Monday, July 11, 2016

 Posted by Kim

Black Spruce cones form in clumps high up on branches near the tops of trees.  They are considered serotinous. That is to say, these specialized trees depend on fire to help release their seeds to the world.  The trees bear slowly-opening cones for 25 - 75 - 100 years until a fire sweeps through to rapidly open the cones to disperse their seeds to the charred peat.   They have evolved to survive in a world in which fire is expected – and up here, that return interval is estimated at just over 120 years.   You would be hard pressed to find spruce trees older here in the bogs of Alberta, and we can tell you where a few are, but they are rare rare rare.  We also think that the fire return interval is likely shrinking.  Fires are predicted to increase in intensity and to happen more often. This is all part of the climate story of the world.  
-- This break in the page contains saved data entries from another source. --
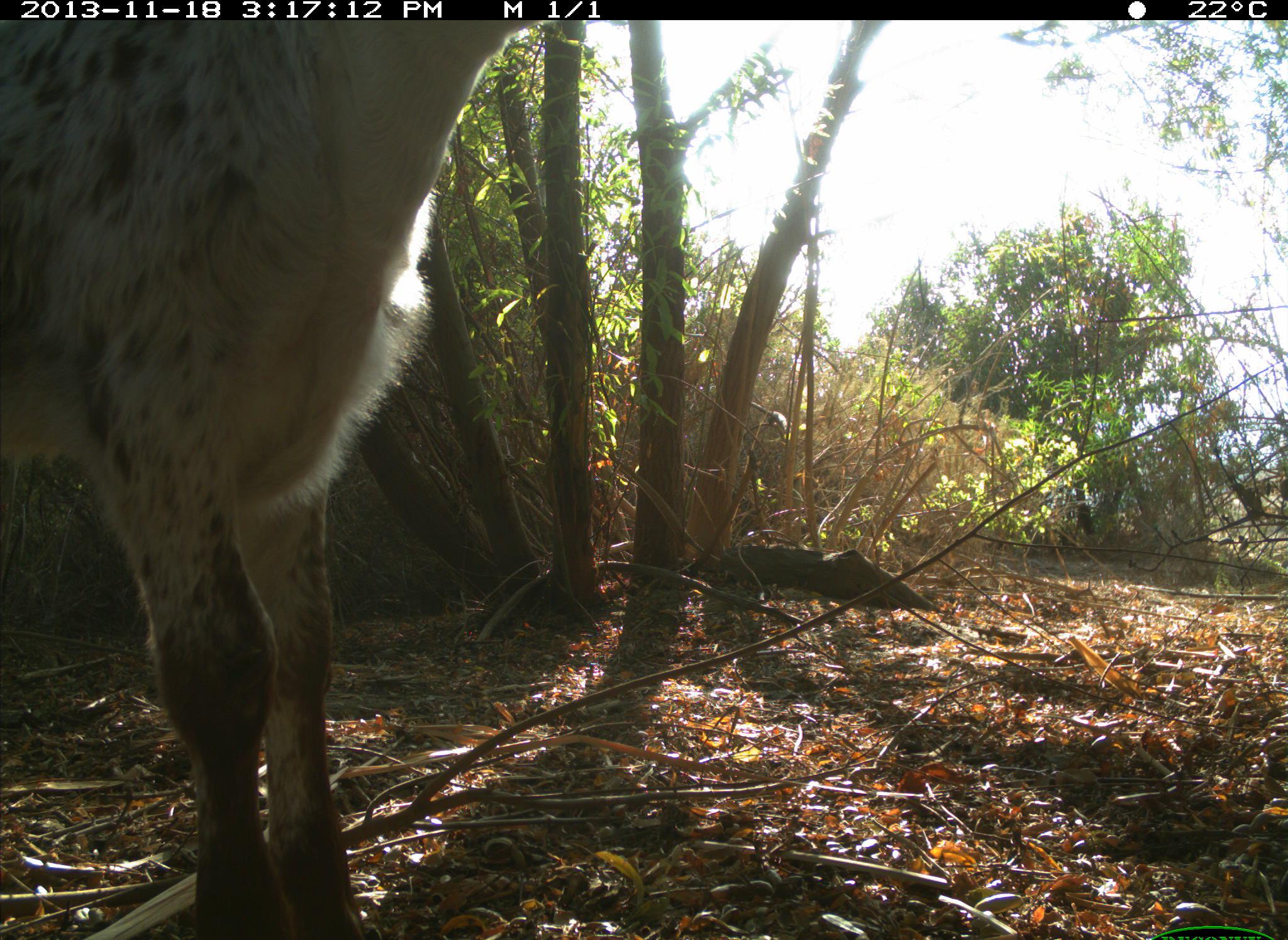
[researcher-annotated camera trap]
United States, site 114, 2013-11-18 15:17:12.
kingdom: Animalia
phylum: Chordata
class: Mammalia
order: Artiodactyla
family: Bovidae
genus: Bos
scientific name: Bos taurus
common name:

The Fort Mac fire has recently been categorized as being held, and it has surely released a multitude of black spruce seeds – many in our study sites.  It has also burned a bit of our equipment and more importantly, some beautiful landscape is now black and crunchy. The town itself seems to be recovering as well.  They don’t let you into the residential areas that were nearly completely demolished, but the town seems to be chugging along with most things back open.
I just spent a few days there with Caitlyn and Wendy and we rolled along the truck-filled roads with our aim on science. We breathed in bad smelling air and watched stacks billow brown tinged ‘steam’.  The big business of oil sands was back up and running.

At Anzac, the first site we visited, the constant buzz of bugs was punctuated by helicopters carrying water bucket after water bucket to nearby hotspots.  Bright green Cloud Berry leaves and Labrador Tea plants were starkly tender on the charred peat; and a month post fire,  where I stood, life was returning.

Along with Anzac, McMurray Bog was also partially burned with the Black Spruce taking the brunt of the damage at both sites. Another site, Mildred, was a total burn.  Two other sites were left unscathed and wait for the next fire to open their cones.  The science moves on. 

These bogs are resilient and I am glad to see that life springs anew sometimes even because of great tragedy.  We will return again in a few weeks and I'm sure we will find new and green freshness springing from darkness.